Seçimlerin ardından ertelenen zamlar bir bir ortaya çıkmaya başladı. Bu kez Enerji Piyasası Düzenleme Kurumu (EPDK), 1 Temmuz itibarıyla meskenlerde kullanılan elektriğe yüzde 38 oranında zam yapıldığını duyurdu. Özellikle son dönemde yapılan doğalgaz indiriminin sona ermesinin hemen ardından gelen bu elektrik zammı, vatandaşın hayatını daha da zorlaştıracak gibi görünüyor.
Elektrik zamları, ülkemizde yaşayan insanların gündelik yaşam maliyetlerini ciddi şekilde artıracak. Zaten artan enflasyon, yükselen gıda ve barınma maliyetleri ile mücadele eden vatandaşlar, bu yeni zam ile birlikte daha da zor bir ekonomik süreçle karşı karşıya kalacak. Hükümetin, "enflasyonu artırır" gerekçesiyle asgari ücrete ara zam yapmaktan kaçınırken, elektriğe yüksek oranlı zam yapması ise oldukça çelişkili bir durum yaratıyor.
Enflasyon karşısında eriyen maaşlar ve artan yaşam maliyetleri, özellikle sabit gelirli emekli ve memurlar için dayanılmaz bir hal alıyor. Hükümetin memur ve emekli maaşlarında enflasyon farkı dışında zam yapmayacağını ilan etmesi, bu kesimler için umutların tükenmesine neden oluyor. Artan enerji maliyetleri, sadece hane halkının değil, aynı zamanda küçük işletmelerin ve sanayinin de maliyetlerini yükseltecek, bu da zincirleme olarak fiyat artışlarına yol açacak.
Bu zamlar, bir bütün olarak değerlendirildiğinde, vatandaşın belini büken ekonomik yüklerin daha da artmasına neden oluyor. Sonuçta, elektrik ve doğalgaz gibi temel ihtiyaçların fiyatlarının artması, halkın alım gücünü düşürmekte ve yaşam standartlarını düşürmektedir. Bu durum, toplumda sosyal ve ekonomik adaletsizliklerin daha da derinleşmesine yol açabilir.
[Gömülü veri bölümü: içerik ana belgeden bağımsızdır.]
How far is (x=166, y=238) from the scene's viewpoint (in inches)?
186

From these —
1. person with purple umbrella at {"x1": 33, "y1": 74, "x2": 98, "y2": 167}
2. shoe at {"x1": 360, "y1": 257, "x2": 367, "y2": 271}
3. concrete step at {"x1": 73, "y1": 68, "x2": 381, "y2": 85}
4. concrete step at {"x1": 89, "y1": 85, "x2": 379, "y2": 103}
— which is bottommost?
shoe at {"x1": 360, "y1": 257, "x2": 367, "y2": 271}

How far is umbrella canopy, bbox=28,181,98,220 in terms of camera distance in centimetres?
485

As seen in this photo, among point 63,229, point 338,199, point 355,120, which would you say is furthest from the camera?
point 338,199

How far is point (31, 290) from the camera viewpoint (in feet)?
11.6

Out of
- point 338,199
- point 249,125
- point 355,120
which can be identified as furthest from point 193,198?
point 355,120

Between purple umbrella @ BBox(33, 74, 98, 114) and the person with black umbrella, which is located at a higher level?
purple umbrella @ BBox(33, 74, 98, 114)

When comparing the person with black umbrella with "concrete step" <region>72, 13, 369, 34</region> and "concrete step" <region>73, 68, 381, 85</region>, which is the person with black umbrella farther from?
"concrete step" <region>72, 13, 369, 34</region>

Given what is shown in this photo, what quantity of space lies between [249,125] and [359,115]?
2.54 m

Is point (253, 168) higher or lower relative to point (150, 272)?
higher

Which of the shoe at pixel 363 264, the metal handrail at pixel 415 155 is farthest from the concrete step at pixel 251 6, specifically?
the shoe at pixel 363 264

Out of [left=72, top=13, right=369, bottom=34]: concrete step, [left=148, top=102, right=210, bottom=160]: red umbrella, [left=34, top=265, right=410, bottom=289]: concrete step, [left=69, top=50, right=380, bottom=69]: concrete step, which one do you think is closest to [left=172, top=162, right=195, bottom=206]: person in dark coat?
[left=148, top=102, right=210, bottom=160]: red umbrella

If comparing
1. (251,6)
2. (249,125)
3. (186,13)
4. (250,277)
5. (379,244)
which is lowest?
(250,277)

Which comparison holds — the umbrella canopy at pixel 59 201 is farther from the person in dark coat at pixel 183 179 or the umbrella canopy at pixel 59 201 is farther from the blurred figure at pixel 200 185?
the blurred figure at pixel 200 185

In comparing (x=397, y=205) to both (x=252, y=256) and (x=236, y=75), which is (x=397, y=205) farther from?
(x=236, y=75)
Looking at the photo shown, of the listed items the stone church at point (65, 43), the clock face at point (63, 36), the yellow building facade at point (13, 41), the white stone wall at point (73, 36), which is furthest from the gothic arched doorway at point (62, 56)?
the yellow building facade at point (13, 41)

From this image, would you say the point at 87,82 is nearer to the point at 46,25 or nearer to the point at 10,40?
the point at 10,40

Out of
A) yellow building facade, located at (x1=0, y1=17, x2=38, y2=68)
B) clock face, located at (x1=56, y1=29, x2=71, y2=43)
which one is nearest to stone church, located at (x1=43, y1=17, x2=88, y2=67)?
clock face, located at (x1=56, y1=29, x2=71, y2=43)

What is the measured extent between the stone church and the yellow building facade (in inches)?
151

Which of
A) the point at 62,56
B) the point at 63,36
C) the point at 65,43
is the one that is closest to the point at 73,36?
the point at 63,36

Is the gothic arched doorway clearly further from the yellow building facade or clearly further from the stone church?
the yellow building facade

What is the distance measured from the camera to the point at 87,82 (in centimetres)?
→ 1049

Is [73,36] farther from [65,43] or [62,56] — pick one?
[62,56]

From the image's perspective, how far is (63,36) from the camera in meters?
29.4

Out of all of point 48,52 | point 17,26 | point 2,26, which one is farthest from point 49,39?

Özellikle asgari ücrete, emekli maaşlarına ve memur maaşlarına yeterli zam yapılmazken, temel ihtiyaçların fiyatlarında artış yaşanması kabul edilemez. Yapılan enerji zamları ve artan yaşam maliyetleri, halkın sırtındaki yükü daha da artırmaktadır. Hükümetin bu durumu göz önünde bulundurarak, ekonomik sıkıntılarla boğuşan vatandaşların hayatlarını kolaylaştıracak adımlar atması gerekir.